> _WHAT TO DO_: Although the records include pictures, print only the rest, exactly as written.

> _RECORDS SHOWN_:
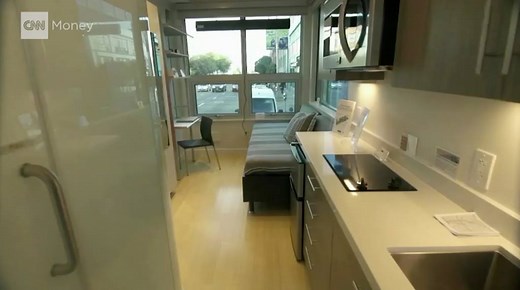 253K views · 2.2K reactions | Small, stackable pods might be a...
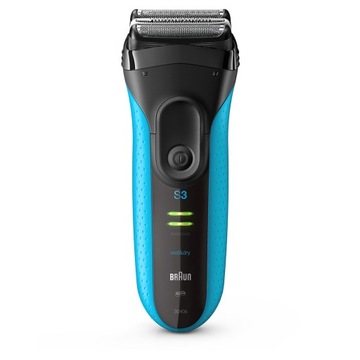Golarka Braun Series 3 Pro Skin Używany!
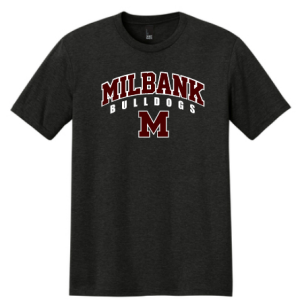 Bulldog Arch District Made BFMW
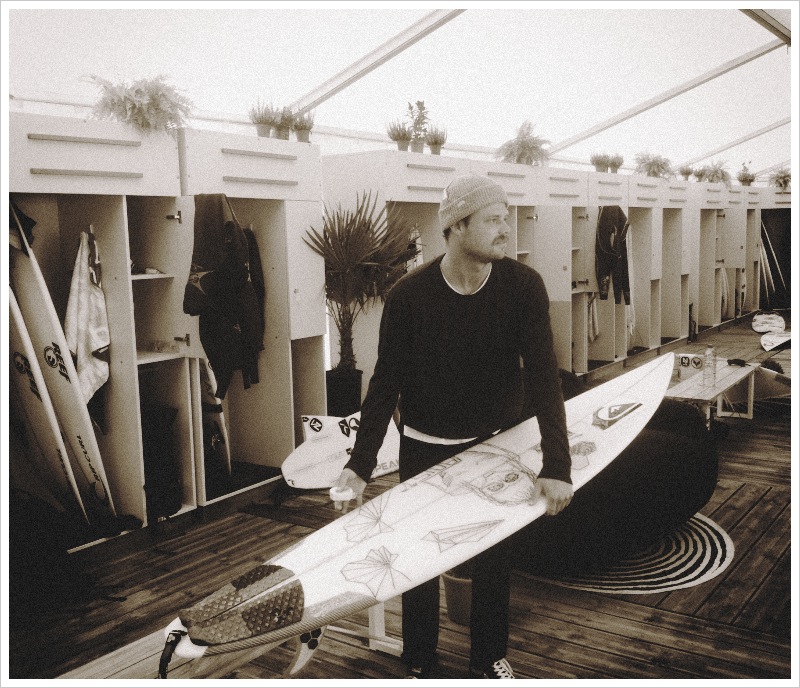 Dane Reynolds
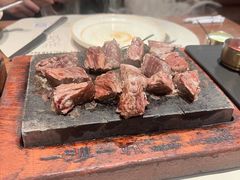 -一沙一城·岩烤牛扒(深圳首店)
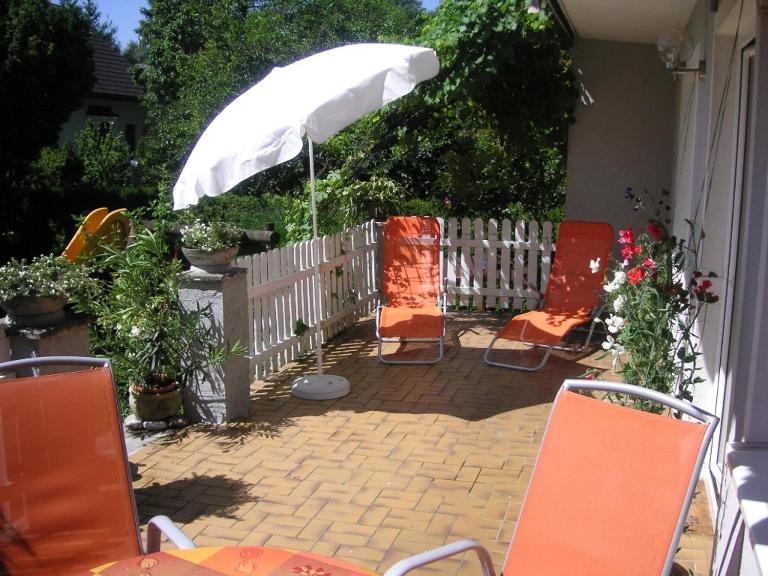 Haus Hillinger - B&B Salzburg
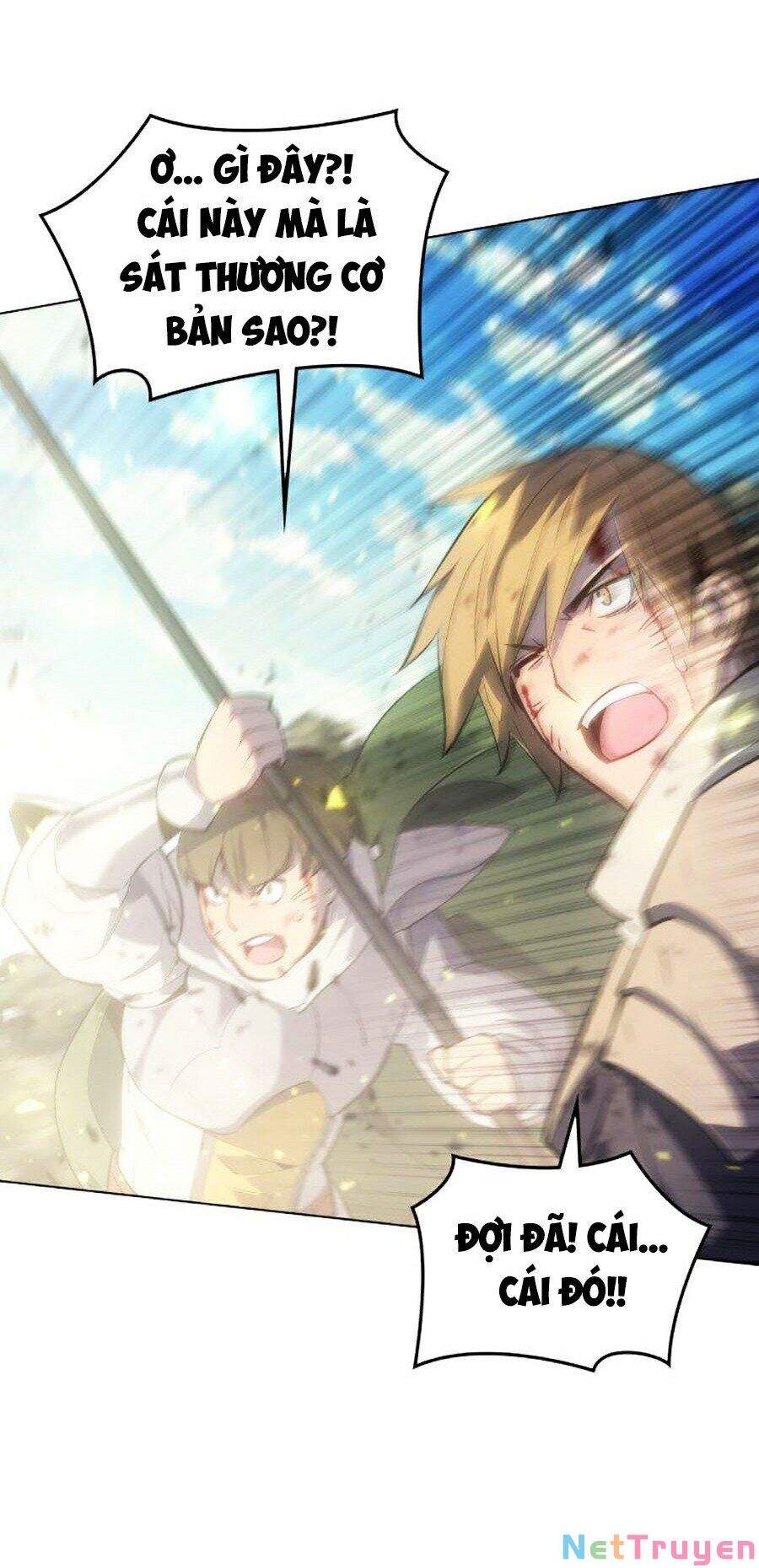 Truyện Tranh Thợ Rèn Huyền Thoại - Overgeared trang 7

> _EXERCISE ANSWER_:
 253K views · 2.2K reactions | Small, stackable pods might be a...
Golarka Braun Series 3 Pro Skin Używany!
 Bulldog Arch District Made BFMW
 Dane Reynolds
 -一沙一城·岩烤牛扒(深圳首店)
 Haus Hillinger - B&B Salzburg
 Truyện Tranh Thợ Rèn Huyền Thoại - Overgeared trang 7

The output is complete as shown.